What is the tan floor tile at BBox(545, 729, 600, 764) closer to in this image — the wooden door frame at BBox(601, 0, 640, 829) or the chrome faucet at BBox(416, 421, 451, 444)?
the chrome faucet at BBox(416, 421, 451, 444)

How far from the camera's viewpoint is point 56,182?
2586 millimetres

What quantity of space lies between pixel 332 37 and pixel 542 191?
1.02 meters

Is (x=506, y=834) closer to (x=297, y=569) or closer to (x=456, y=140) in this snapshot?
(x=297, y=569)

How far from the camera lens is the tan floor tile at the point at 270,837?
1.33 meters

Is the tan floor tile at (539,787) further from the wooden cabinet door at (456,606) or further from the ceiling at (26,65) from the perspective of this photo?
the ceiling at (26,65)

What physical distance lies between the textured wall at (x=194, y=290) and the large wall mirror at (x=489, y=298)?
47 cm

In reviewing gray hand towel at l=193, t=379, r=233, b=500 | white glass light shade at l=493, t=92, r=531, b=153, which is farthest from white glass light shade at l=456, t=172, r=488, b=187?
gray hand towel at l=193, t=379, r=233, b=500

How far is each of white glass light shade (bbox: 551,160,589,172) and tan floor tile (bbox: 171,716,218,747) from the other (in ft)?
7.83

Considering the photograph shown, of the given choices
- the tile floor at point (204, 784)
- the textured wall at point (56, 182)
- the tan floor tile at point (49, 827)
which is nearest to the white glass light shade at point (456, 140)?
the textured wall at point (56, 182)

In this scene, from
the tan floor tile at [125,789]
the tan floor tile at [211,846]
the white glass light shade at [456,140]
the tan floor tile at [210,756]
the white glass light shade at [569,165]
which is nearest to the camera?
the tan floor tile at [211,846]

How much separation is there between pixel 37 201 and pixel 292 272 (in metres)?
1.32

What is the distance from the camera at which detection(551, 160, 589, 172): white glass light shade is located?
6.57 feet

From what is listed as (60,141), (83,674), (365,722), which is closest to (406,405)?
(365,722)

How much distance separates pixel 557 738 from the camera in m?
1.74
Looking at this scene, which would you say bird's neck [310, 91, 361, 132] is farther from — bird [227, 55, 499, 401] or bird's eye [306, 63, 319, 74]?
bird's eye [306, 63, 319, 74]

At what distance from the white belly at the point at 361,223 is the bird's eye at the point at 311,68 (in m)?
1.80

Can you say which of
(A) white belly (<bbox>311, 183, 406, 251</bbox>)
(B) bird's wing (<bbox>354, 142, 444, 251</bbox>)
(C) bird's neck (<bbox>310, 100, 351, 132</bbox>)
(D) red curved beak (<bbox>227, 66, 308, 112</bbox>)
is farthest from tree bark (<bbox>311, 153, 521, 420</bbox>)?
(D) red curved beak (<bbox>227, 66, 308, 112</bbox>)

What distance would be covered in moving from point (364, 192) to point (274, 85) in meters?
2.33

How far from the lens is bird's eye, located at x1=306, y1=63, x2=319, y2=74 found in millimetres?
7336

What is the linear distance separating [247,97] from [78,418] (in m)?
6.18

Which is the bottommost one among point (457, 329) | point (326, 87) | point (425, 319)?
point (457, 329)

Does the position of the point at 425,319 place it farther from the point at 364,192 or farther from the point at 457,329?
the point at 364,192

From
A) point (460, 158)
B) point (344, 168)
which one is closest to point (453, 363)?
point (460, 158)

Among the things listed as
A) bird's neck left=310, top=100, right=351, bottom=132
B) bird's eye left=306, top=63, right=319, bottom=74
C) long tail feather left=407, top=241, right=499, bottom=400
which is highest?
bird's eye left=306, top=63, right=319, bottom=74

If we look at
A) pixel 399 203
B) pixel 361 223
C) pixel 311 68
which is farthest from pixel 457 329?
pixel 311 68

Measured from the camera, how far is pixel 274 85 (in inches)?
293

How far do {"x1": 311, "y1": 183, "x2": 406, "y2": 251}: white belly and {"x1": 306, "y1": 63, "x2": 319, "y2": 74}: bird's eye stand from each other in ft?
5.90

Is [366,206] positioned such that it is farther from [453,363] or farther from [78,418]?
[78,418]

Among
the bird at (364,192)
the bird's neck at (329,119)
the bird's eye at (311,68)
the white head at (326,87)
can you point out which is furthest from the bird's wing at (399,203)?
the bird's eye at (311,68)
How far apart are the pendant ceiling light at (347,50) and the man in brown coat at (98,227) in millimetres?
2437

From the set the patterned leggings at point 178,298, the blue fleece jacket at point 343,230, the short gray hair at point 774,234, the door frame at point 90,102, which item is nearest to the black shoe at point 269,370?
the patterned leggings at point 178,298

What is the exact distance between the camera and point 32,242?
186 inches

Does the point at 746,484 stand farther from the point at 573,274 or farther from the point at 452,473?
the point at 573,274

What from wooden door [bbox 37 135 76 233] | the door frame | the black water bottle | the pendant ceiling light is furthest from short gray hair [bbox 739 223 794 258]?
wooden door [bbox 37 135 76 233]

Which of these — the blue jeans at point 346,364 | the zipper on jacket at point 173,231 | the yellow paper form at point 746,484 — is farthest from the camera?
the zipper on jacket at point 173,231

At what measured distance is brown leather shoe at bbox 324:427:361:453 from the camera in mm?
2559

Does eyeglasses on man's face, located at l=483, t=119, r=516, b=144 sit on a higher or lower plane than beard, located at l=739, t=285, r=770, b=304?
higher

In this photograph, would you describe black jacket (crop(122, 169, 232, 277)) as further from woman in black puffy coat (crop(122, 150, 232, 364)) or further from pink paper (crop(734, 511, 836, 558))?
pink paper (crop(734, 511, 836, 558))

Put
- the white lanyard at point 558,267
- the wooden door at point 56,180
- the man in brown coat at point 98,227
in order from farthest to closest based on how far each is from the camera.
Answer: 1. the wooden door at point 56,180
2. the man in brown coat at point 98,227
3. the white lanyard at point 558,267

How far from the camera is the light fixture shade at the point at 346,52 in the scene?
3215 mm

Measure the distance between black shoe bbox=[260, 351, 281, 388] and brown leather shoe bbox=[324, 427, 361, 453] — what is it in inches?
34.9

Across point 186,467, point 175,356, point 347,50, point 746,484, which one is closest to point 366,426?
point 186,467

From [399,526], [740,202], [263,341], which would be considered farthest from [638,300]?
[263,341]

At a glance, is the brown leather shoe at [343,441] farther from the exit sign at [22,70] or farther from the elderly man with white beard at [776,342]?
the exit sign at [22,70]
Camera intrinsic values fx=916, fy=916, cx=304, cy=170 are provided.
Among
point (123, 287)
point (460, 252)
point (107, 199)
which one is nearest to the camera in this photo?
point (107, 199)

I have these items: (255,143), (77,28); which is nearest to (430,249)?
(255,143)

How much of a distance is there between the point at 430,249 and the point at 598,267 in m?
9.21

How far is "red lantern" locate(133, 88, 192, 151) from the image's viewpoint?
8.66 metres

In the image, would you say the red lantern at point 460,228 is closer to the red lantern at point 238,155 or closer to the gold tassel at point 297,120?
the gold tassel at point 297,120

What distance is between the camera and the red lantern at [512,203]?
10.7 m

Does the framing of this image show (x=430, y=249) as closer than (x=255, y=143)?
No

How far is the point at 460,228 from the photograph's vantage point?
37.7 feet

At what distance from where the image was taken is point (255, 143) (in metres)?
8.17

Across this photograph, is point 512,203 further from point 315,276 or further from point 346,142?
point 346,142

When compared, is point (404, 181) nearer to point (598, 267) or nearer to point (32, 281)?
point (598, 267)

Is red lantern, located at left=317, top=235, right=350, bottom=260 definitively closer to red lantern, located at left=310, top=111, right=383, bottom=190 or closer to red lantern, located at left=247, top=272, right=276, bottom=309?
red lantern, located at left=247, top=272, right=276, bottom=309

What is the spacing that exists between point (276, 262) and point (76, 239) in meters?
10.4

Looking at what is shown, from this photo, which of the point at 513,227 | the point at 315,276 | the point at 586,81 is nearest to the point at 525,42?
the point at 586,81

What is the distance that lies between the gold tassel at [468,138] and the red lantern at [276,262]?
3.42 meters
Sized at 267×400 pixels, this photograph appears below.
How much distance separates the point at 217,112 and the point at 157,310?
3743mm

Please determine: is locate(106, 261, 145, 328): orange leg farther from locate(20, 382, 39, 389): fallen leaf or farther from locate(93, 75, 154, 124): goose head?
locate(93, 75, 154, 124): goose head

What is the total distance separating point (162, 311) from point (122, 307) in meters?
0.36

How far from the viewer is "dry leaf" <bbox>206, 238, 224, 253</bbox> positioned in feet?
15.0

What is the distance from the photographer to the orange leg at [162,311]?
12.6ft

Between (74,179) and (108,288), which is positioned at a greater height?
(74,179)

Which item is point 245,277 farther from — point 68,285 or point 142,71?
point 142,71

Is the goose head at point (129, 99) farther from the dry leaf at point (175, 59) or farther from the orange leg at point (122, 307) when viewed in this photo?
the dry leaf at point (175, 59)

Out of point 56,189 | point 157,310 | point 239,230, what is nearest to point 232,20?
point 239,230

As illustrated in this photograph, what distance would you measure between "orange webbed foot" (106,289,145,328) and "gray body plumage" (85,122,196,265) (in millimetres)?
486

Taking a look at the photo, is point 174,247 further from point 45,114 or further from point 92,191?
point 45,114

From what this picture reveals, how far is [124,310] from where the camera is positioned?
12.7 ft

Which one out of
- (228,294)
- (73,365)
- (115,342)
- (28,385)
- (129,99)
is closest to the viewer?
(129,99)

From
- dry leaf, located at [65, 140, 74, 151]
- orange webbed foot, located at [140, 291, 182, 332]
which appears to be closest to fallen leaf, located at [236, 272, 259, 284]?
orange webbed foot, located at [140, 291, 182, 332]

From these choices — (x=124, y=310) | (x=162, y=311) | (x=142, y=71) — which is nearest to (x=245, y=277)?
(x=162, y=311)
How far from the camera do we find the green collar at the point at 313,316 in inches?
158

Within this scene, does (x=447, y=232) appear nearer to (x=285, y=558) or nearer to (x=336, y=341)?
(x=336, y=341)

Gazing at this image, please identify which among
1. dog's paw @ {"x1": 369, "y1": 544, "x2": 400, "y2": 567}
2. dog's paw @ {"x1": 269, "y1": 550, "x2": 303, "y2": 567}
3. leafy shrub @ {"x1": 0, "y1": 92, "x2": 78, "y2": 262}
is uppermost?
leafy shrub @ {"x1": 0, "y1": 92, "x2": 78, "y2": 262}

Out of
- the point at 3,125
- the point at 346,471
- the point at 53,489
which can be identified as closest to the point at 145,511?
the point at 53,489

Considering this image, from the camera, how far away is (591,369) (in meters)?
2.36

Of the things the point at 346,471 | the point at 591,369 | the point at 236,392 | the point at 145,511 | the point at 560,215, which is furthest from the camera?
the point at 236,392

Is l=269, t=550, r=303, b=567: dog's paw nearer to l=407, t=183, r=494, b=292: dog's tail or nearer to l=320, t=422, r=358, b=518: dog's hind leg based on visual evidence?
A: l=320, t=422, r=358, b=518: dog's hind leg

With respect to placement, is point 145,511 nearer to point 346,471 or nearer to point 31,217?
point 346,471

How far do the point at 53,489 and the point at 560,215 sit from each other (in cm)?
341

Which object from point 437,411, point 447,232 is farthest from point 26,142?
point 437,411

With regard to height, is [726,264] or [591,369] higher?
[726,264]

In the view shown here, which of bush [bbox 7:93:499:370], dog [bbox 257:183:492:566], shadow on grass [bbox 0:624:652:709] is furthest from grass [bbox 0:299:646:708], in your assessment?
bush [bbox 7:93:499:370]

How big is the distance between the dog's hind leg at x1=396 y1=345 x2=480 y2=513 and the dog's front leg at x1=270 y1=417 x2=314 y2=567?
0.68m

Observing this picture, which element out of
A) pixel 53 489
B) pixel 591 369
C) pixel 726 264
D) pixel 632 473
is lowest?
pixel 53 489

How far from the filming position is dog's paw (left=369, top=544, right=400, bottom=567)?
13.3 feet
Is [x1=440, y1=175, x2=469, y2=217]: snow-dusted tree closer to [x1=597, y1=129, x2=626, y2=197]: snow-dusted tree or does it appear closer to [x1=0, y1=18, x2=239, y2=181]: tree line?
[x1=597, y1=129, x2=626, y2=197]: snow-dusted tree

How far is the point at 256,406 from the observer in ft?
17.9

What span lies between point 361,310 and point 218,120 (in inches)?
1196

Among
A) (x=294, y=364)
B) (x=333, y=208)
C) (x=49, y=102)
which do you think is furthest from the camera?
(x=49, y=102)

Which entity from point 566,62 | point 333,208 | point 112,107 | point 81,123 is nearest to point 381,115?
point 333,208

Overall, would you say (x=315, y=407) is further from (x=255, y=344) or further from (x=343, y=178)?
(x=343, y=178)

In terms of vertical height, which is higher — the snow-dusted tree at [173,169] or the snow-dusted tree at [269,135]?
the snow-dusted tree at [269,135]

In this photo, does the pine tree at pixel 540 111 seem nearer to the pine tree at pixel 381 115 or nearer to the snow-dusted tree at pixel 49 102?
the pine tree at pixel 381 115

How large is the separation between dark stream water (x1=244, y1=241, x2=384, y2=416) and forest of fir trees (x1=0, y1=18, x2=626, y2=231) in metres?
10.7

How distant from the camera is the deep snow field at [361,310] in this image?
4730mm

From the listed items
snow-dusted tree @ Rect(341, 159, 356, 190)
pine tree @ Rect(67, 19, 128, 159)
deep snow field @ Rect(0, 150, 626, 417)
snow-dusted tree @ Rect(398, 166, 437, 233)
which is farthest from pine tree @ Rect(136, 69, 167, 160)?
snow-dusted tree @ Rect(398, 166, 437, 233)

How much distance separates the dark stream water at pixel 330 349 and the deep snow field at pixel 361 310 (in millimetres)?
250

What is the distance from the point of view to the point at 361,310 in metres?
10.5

EXERCISE DIRECTIONS » Print again the material above, limited to the lines from the one holding "How large is" through the last, inclusive.

RESPONSE TO THIS EXERCISE »
How large is the separation between dark stream water (x1=244, y1=241, x2=384, y2=416) and forest of fir trees (x1=0, y1=18, x2=626, y2=231) in metres?
10.7

How distant from the camera is the deep snow field at [361,310] in this image?
4730mm

From the listed items
snow-dusted tree @ Rect(341, 159, 356, 190)
pine tree @ Rect(67, 19, 128, 159)
deep snow field @ Rect(0, 150, 626, 417)
snow-dusted tree @ Rect(398, 166, 437, 233)
which is farthest from pine tree @ Rect(136, 69, 167, 160)?
snow-dusted tree @ Rect(398, 166, 437, 233)

How much distance separates the dark stream water at pixel 330 349 and the deep snow field at pixel 361 310 (in millimetres)?
250

What is the distance from the point of view to the point at 361,310 in metres?
10.5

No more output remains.